I fell in love with the creative world of Advertising when I was at University. I saw the business side of this industry as the perfect mesh between being a creative body (which I was) and managing strategic business (which I loved) –doing things exciting, fabulous and ever so different. I fell head over heels for Saatchi & Saatchi and their “nothing is impossible” ethos – and made a be-line for them when I entered the working world in NZ. I was named runner-up (annoyingly) in the NZ Suit of the Year competition (for under 30’s) just before I left for London. I was a very passionate and ambition suit ready to take on the world! I had 4.5 years at another of the big agencies (Grey London) in London working on global brands, shooting ads in Hollywood, and working with A-class talent, before leaving London to head to Sydney’s sunny shores. I was pregnant when I left London, so on arrival into Sydney was straight into the new world of Motherhood. Like any career I had my share of lessons along the way, of up’s and down’s and of fantastic stimulating times and others just treading water. I looked forward to the break motherhood would bring me for a while.
2. What was the hardest thing you found about returning to work after a career break?
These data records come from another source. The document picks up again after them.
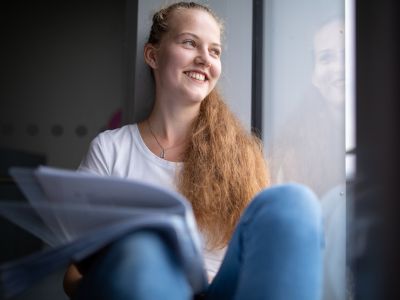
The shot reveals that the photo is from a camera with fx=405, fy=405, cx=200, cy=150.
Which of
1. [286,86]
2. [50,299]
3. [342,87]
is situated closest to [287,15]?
[286,86]

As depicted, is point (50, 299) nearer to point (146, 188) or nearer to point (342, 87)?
point (342, 87)

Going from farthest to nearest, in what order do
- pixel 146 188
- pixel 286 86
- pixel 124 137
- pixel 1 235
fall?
pixel 1 235 → pixel 286 86 → pixel 124 137 → pixel 146 188

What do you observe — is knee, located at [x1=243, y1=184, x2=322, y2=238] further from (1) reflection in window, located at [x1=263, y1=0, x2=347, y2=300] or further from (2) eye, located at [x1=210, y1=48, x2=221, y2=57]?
(1) reflection in window, located at [x1=263, y1=0, x2=347, y2=300]

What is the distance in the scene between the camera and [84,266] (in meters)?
0.48

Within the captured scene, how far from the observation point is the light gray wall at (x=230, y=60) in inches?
47.4

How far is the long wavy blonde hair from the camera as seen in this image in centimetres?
90

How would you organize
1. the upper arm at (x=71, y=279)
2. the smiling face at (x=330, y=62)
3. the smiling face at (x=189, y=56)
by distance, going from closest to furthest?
the upper arm at (x=71, y=279), the smiling face at (x=189, y=56), the smiling face at (x=330, y=62)

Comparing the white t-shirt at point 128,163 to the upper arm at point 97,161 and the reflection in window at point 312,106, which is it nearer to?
the upper arm at point 97,161

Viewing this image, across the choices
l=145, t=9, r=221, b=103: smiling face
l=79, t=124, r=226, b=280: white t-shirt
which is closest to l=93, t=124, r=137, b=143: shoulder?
l=79, t=124, r=226, b=280: white t-shirt

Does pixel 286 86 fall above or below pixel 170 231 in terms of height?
above

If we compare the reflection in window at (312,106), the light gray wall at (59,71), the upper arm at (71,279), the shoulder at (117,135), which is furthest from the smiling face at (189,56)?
the light gray wall at (59,71)

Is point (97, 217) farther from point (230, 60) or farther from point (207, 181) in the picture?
point (230, 60)

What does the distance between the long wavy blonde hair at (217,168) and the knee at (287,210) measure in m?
0.33

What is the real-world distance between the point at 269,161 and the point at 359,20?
0.46 m
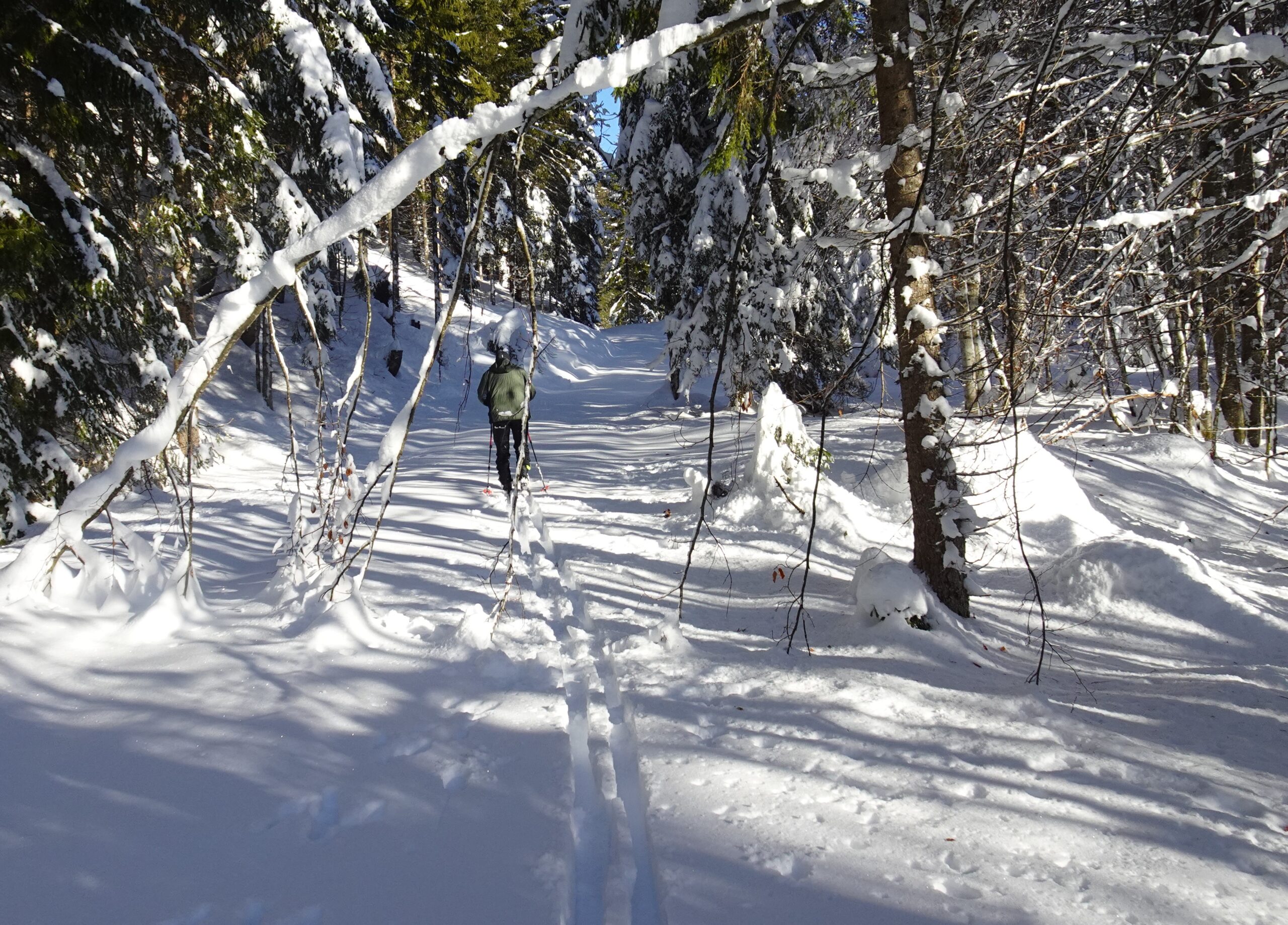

The hardest thing for me was leaving my child – I didn’t want to one bit. I loved focusing on being a Mummy and it broke my heart to hand this role over to someone else. I cried in the loos for the first week every time the nanny sent me a photo. It was so hard. The second hardest thing was the realisation of how much time had actually passed since I had worked – how much things had changed, even in that short space. Gulp!
3. What job-search strategy or approach was most effective in landing yourself a role?
Having not worked in Sydney before I didn’t have an old job, or any old connections to go to, so it was a hard start. I had a meeting with one recruiter (who I’d been recommended) and she absolutely terrified me! She was everything I wished I was, and had confidence and belief in herself to boot! I hadn’t realised how mentally unprepared I was for this meeting. She really shook me up – BUT she gave me some great advice, and useful pointers which I heeded, and I used to position myself (in a far better way) for my next move which was to go into old contacts from London days, to get introductions and “meet & greets” in Sydney. This was the way in which I did finally get my job.
4. What were your biggest motivators to return to work and what continues to motivate you to balance work and family?
It was not until I found myself back in the workforce in late 2017 that I really realised how motivated, stimulated and more complete I felt with career work back in my life. Now, what I get from work is me-time, adults, stimulation, being part of something and my old “hunger” for wanting to do great things. For me I know that 3 days is what works for my balance in life, and I feel strongly about sticking to that – and that was an important thing to test and learn too. A wise friend told me in the early days of working as a mother, this stage of your career is about maintaining, the money benefits and the glory will return when the children are older, so for now it’s in maintenance mode and getting as much from your career and Motherhood at the same time. And this for me is very true.
5. What are your top 3 challenges of balancing work and family and how do you manage them?
Time. Time. Time. It’s not having enough time to do the job I would like to do; as a worker, a mother, a wife, a homemaker and for me. I do them all part time now. But I am OK with that, and I am a happier worker, mother, wife, homemaker and me because of the sum of each part.
6. If you could offer just one bit of advice to a mother considering a return to work after a career break, what would it be?
Find the right job for you. Think about what that is – versus being flattered by an offer and someone wanting you. The wrong job, makes it ALL wrong and it all inevitably falls to pieces in the end. This is true at any stage in your career, but never more important than at the time you return to work after having children. Really think about what you need from work.
7. Anything else you’d like to add?
I didn’t know if I wanted to work while being a mother, I really thought I didn’t. I couldn't ever quite understand how other friends enjoyed it so much. But I’ve found the right job for me (right now) and I love it, there’s a bit of old me back again, and I like her!